West Hempstead Activist Wages Anti-plastic Fight
By Kyle Chin | June 16, 2022 | L.I. Herald
West Hempstead’s Joseph Varon is continuing his crusade against the use of plastics, throwing his support behind two bills before the State Legislature. A seasoned veteran of environmental activism and recycling campaigning, Varon said he hopes to hold plastic producers more accountable.
One proposal would expand New York’s Bottle Bill, raising the deposit from five to 10 cents for each recycled bottle. The other bill, proposed by Assemblyman Steve Englebright, would introduce extended producer responsibility, placing fines and restrictions on companies generating plastic and encouraging a transition to more recyclable options.
New York’s Bottle Bill celebrated its 40th anniversary in May, and Varon spoke about its diminishing effectiveness over the years. “Most people won’t bother with a five-cent deposit anymore, especially with the limited number of deposit spots we have,” he said. “If you go to deposit your bottles and all the machines are being used by people with bags of hundreds of bottles, are you really going to wait for just five cents back?”
“The deposit has been five cents for 40 years,” he added. “Forty years ago you could get a soda for a quarter, now it’s at least $1.25. Frankly, even 10 cents is not enough.”

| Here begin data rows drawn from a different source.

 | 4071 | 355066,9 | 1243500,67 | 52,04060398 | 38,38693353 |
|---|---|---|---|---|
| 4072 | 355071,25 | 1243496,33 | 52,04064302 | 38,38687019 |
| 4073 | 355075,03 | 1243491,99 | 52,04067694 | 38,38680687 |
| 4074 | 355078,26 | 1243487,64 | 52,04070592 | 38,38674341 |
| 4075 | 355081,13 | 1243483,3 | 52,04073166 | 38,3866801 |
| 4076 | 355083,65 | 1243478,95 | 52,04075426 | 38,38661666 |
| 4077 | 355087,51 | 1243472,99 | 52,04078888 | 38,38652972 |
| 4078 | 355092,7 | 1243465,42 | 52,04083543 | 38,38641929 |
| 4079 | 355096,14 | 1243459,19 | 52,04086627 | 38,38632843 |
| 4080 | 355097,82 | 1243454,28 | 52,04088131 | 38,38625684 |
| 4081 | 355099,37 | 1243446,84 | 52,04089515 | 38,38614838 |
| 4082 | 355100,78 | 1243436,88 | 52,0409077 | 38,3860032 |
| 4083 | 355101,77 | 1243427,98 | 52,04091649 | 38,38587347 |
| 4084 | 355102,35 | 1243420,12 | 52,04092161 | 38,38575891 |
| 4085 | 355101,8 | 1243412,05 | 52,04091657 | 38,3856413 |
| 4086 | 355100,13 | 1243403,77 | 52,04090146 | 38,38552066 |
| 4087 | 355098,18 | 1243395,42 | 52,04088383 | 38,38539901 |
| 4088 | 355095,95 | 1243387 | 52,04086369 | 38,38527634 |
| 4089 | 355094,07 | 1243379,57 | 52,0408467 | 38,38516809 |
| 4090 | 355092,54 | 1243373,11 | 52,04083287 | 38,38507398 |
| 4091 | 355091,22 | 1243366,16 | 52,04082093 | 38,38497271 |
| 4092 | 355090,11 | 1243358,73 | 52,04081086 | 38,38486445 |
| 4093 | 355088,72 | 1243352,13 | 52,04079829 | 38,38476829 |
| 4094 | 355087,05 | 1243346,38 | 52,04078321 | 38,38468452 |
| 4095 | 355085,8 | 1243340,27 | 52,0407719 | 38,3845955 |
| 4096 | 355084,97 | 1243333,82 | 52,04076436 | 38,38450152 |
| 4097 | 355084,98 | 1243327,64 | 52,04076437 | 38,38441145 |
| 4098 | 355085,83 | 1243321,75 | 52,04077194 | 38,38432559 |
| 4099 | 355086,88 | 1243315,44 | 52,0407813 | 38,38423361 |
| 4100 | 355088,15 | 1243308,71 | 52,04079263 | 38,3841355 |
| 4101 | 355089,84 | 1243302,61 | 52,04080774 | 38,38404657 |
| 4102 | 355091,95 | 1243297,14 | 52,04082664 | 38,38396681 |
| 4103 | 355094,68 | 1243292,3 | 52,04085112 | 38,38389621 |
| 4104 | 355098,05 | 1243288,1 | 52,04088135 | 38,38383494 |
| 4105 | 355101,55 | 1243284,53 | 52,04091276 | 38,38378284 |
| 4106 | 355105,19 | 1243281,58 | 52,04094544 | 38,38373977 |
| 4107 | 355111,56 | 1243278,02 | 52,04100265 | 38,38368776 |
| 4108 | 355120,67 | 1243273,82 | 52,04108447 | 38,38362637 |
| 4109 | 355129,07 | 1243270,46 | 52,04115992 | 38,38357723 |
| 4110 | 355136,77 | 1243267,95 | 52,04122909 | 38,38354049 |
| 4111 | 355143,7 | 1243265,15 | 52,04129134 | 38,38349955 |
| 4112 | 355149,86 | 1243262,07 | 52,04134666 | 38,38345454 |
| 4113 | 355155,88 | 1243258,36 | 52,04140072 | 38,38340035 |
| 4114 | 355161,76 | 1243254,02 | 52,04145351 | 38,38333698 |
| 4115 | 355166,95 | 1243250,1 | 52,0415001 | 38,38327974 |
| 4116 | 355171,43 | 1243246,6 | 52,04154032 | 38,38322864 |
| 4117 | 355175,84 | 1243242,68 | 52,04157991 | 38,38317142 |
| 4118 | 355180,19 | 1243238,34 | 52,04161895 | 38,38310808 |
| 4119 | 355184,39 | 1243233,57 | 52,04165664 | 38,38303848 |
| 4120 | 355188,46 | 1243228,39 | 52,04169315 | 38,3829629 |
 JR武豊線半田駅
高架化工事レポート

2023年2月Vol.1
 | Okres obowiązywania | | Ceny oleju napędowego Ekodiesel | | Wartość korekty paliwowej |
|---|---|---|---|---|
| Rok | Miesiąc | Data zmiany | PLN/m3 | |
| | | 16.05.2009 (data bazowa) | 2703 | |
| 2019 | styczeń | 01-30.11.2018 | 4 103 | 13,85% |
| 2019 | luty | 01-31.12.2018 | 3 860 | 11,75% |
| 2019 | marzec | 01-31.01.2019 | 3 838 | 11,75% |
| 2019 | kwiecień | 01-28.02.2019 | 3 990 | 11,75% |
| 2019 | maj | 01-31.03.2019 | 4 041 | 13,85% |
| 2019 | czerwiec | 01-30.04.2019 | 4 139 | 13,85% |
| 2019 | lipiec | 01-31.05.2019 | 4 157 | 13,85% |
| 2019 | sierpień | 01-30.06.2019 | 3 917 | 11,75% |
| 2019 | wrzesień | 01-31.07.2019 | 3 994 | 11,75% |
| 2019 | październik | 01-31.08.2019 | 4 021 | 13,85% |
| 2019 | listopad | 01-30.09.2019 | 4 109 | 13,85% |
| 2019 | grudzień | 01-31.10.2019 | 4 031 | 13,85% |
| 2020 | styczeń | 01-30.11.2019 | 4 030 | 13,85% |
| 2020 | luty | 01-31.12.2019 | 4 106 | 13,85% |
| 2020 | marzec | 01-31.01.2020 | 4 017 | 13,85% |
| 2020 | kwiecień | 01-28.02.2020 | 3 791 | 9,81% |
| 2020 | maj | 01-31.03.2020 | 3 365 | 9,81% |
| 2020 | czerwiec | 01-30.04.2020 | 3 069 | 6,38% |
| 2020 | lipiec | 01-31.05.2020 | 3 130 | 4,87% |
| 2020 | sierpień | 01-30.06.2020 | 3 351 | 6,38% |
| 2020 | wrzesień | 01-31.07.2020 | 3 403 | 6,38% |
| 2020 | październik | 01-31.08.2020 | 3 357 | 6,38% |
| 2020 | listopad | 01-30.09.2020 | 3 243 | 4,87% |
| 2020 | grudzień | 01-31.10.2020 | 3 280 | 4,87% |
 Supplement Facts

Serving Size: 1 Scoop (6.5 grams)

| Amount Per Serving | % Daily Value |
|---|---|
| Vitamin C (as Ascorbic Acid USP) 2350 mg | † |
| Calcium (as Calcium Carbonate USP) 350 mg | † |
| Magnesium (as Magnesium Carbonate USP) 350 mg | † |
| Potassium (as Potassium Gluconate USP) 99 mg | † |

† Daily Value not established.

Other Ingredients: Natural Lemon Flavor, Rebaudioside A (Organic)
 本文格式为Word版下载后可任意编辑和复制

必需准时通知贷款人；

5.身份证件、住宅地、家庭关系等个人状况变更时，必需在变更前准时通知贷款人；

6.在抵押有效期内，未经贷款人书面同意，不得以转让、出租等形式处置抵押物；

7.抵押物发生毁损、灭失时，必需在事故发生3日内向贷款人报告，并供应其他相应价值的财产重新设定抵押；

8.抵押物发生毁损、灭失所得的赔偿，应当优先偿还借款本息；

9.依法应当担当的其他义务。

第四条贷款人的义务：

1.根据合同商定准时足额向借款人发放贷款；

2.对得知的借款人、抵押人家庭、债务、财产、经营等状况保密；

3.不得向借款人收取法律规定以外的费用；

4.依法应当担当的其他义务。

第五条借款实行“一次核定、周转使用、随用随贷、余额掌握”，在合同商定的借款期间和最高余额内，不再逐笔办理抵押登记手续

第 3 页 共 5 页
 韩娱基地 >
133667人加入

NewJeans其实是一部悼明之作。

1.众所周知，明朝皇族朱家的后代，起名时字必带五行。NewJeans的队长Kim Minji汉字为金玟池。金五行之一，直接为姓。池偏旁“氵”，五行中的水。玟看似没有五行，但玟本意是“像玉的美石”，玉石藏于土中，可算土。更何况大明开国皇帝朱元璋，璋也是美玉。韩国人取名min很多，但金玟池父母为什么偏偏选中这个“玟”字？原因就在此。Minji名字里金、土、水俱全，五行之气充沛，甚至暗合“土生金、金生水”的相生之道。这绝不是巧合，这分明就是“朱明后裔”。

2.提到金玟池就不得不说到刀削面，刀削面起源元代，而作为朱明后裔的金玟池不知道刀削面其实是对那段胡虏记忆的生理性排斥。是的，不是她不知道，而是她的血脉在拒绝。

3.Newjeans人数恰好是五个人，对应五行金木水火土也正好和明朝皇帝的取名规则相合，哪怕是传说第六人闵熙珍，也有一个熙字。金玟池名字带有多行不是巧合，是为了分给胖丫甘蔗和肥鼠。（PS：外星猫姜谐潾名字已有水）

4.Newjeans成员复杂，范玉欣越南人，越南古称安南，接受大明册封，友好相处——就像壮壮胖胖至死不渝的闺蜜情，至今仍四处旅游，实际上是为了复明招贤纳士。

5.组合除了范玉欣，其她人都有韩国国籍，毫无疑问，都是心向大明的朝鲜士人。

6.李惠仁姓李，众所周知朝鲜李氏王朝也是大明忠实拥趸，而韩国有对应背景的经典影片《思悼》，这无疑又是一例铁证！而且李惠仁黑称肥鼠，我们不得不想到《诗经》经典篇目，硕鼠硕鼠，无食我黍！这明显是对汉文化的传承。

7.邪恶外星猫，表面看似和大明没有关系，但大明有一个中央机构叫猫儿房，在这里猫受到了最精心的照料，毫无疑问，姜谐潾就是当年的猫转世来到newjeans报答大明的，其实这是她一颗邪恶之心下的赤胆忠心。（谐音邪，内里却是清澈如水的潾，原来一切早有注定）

Varon further explained the plastic crisis. “A lot of plastic packaging today is photodegradable, meaning the sun will break it down into tiny pieces, but those pieces will never go away,” he said. “They stick around for hundreds of years. Fish and other animals ingest it, and it ends up in our food.”
Concerns surrounding so-called “microplastics” have grown in recent years, environmentalists have said. Studies have discovered microplastics nearly everywhere on earth, carried by wind and water. Researchers in Amsterdam also found trace plastics in the majority of blood samples they studied. What impact these materials might have on the body has yet to be studied in depth, they said.
Varon said that many old recycling campaigns, while successful, have been left somewhat obsolete by the mass proliferation of plastic packaging over the last few decades.